Reportage

Journée internationale des femmes : lancement de nouveaux principes juridiques pour promouvoir les mesures de dépénalisation

08 mars 2023

La Commission internationale de juristes (CIJ), en collaboration avec l’ONUSIDA et le Haut-Commissariat des Nations Unies aux droits de l’homme (HCDH), a officiellement lancé un nouvel ensemble de principes juridiques formulés par des spécialistes afin d’aider à faire appliquer le droit international des droits humains dans le droit pénal. 

Les principes dits du 8 mars définissent une approche fondée sur les droits humains pour les lois criminalisant les comportements en matière de sexe, de consommation de drogues, de VIH, de santé de la reproduction et sexuelle, d’absence de domicile fixe et de pauvreté.

Ian Seiderman, directeur politique et légal de la CIJ, a déclaré : « Le droit pénal est l’un des outils les plus durs mis à la disposition de l’État pour exercer un contrôle sur les individus... à ce titre, il devrait être une mesure de dernier recours, mais dans le monde entier, on observe une tendance croissante à la surcriminalisation. » 

« Nous devons reconnaître que ces lois enfreignent non seulement les droits humains, mais aussi les principes fondamentaux du droit pénal lui-même », a-t-il continué.

Pour Edwin Cameron, ancien juge auprès de la Cour constitutionnelle sud-africaine et actuellement juge-inspecteur des services pénitentiaires sud-africains, la pertinence de ces principes est immédiate et ils sont utiles pour les juges, les législateurs et législatrices, les décisionnaires politiques, la société civile et le monde universitaire. « Les principes du 8 mars fournissent un cadre juridique clair, accessible et pratique basé sur le droit pénal international et le droit international des droits humains », a-t-il indiqué.

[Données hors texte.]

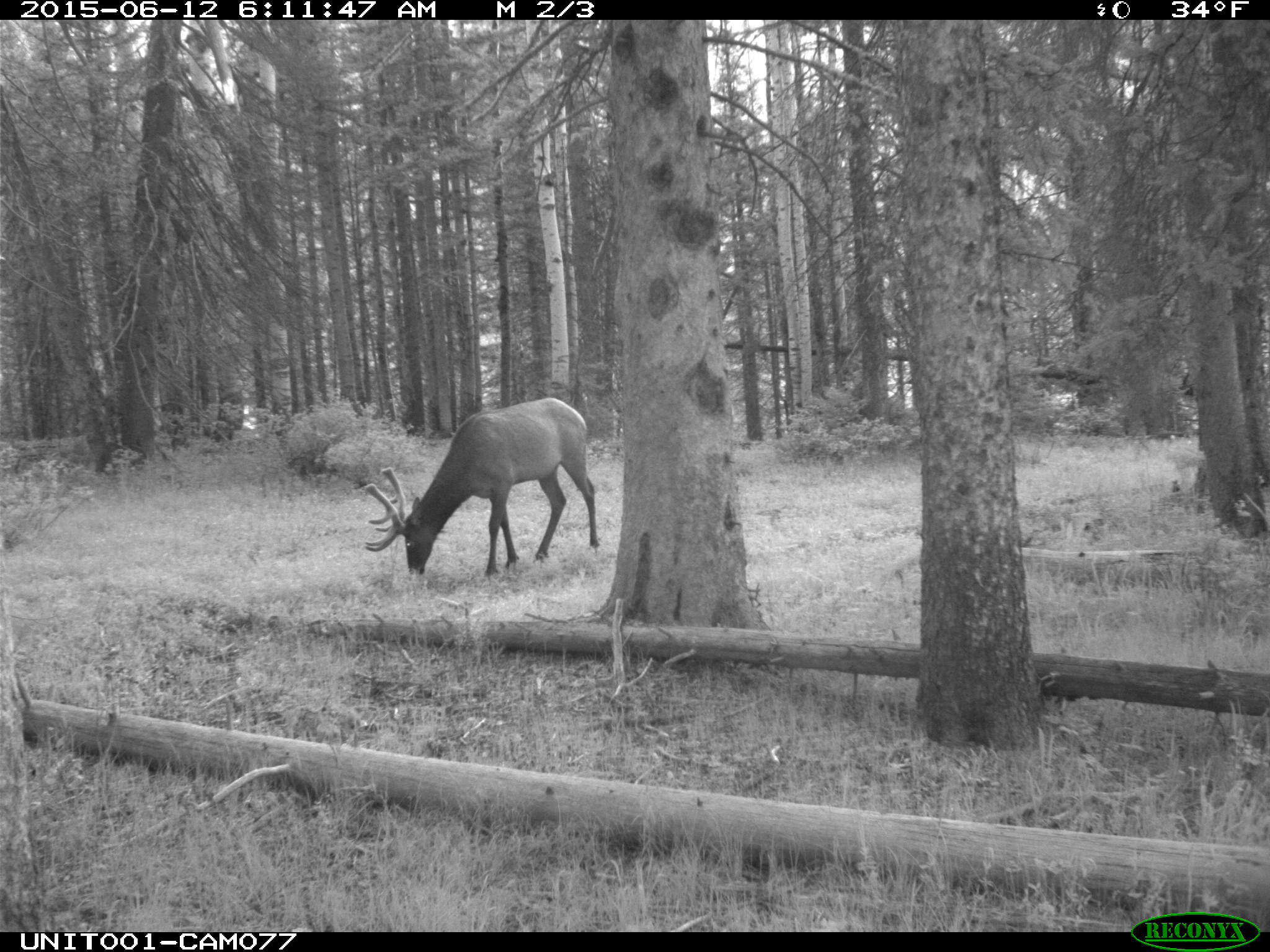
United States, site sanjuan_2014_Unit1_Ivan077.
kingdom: Animalia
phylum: Chordata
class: Mammalia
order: Artiodactyla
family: Cervidae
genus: Cervus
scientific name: Cervus elaphus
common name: red deer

Ces principes sont le résultat d’un atelier organisé en 2018 par l’ONUSIDA et le HCDH avec la CIJ pour discuter du rôle des juristes dans la lutte contre l’impact néfaste des lois pénales sur les droits humains. La réunion a débouché sur un appel à élaborer un ensemble de principes juridiques pour aider les tribunaux, les législateurs et législatrices, les avocats et avocates, ainsi que les procureurs et procureuses à s’attaquer à l’impact négatif de ces lois sur les droits humains.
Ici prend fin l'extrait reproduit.